Non sarà perciò difficile, adesso che i simboli sono spiegati, capire in cosa consista il peccato originale: si tratta della superbia, da cui ogni altro peccato scaturisce e deriva, che fa cadere l’uomo nella tentazione di ergersi a padrone della Natura “per essere come Dio” (questa la promessa del serpente in cambio della disobbedienza a Dio) e per diventare giudice supremo della morale, anziché liberamente accogliere la propria dimensione di creatura in relazione sincera con Dio e di custode della Natura che vive secondo l’ordine morale, desunto con la retta ragione e in armonia con l’ordine naturale del Creato.

La conseguenza della disobbedienza è la rottura delle tre relazioni fondamentali: quella con Dio, che comporta la cacciata dal giardino di Eden e l’irruzione della morte nella natura umana (“poiché sei stato tratto dalla polvere, polvere sei ed in polvere ritornerai”); quella con il prossimo (la donna) con l’inizio delle accuse reciproche, con la malizia (“si accorsero di essere nudi”) e con un rapporto che dall’essere una carne sola diventa problematico come un’attrazione fatale, dove alla pulsione-desiderio della donna corrisponde il dominio-possesso brutale dell’uomo  (“verso tuo marito sarà il tuo istinto, ma egli ti dominerà” e il verbo ebraico usato indica proprio il dominio del tiranno, del potente, del re despota); e terzo, quello con gli animali e la Natura, con l’inimicizia verso il serpente e l’obbligo a lavorare e irrigare i campi col sudore della fronte per trarne lo stretto necessario, in una condizione di risorse perennemente scarse anziché nell’ubertosa abbondanza precedente la caduta.
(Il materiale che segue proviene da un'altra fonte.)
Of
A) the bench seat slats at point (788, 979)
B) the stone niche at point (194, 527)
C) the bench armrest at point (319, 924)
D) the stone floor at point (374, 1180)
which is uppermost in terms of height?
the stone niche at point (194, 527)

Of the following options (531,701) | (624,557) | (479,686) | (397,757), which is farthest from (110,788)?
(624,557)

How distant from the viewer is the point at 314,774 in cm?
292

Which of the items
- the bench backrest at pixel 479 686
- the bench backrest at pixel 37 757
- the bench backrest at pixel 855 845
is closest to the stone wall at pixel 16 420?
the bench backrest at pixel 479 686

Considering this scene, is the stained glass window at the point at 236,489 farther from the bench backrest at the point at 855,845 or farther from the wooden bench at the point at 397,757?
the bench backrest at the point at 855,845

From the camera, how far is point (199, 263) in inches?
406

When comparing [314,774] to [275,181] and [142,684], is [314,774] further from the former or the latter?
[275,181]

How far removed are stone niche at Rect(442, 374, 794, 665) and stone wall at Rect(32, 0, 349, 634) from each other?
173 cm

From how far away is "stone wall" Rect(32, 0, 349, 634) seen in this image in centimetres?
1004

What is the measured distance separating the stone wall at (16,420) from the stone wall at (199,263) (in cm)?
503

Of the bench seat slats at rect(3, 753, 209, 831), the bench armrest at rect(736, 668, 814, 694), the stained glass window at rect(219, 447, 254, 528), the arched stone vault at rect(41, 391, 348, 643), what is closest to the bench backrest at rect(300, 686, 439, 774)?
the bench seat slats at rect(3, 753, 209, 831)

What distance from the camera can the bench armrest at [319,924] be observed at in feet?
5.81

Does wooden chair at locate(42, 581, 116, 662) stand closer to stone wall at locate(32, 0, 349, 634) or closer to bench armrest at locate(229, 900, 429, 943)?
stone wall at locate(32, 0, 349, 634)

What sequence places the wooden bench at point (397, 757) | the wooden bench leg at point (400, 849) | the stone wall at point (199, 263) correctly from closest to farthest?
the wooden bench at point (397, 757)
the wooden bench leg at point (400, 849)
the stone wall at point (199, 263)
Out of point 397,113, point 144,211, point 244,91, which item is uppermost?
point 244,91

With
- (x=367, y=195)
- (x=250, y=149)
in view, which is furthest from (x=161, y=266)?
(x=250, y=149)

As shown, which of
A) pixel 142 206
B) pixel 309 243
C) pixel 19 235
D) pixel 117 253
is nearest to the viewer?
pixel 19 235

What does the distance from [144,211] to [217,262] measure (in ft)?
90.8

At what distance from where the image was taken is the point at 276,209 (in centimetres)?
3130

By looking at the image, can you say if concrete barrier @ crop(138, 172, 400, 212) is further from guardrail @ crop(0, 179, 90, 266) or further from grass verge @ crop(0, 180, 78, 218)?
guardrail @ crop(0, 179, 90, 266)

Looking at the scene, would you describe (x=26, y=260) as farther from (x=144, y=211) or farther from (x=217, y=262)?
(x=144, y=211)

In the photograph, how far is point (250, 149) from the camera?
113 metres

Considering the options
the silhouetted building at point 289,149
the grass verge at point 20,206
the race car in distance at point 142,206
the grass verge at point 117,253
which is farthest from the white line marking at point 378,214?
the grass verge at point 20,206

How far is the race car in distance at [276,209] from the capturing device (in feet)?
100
Tuttavia, nonostante l’ira di Dio (la sacra ira di Dio, sempre giusta e motivata, da non dimenticare mai) c’è poi traccia della Sua misericordia. Innanzitutto la cacciata dall’Eden è motivata dalla necessità di impedire che l’uomo si nutra ancora dell’altro albero menzionato nel capitolo precedente, ovvero dell’albero della vita che gli darebbe l’immortalità (divieto che è una metafora potente anche ai giorni nostri, in cui l’uomo gioca a fare Dio con la Tecnica, mentre non è un caso che l’albero della vita sia invece simbolo di desiderio negli ambienti esoterici). Secondo elemento di misericordia, Dio cuce delle pelli per farne un vestito agli uomini in sostituzione delle penose cinture fatte con foglie di fico con le quali si erano coperti dopo aver conosciuto la vergogna della nudità; in questo gesto c’è la premura di Dio che punisce giustamente per la ribellione, ma concede sia le capacità per sopravvivere che la Sua diretta Provvidenza anche per le cose materiali. Terzo, Dio in questo frangente parla tra sé e sé usando il “noi” e i cristiani hanno sempre letto l’anticipo della Rivelazione della Santissima Trinità di Dio in questa frase (Gen 3, 22) e quindi anche il seme della Redenzione necessaria: poiché l’offesa è rivolta a Dio che è infinito, infinita sarebbe stata la riparazione e quindi impossibile da compiere per qualsiasi uomo, a meno che lo stesso Dio, nella seconda persona trinitaria del Figlio eterno, non si facesse Egli stesso vero uomo in Cristo Gesù, ed espiasse il peccato a nome di tutti gli uomini e con la capacità, in quanto anche vero Dio, di dare soddisfazione piena all’Infinito offeso. Come dirà san Paolo nella Lettera ai Romani (5, 20): “Laddove è abbondato il peccato è sovrabbondata la Grazia” e con questa nota lieta chiudiamo il commento alla creazione, prima di lasciare spazio nel prossimo capitolo alle gravissime conseguenze del peccato con il racconto su Caino e Abele.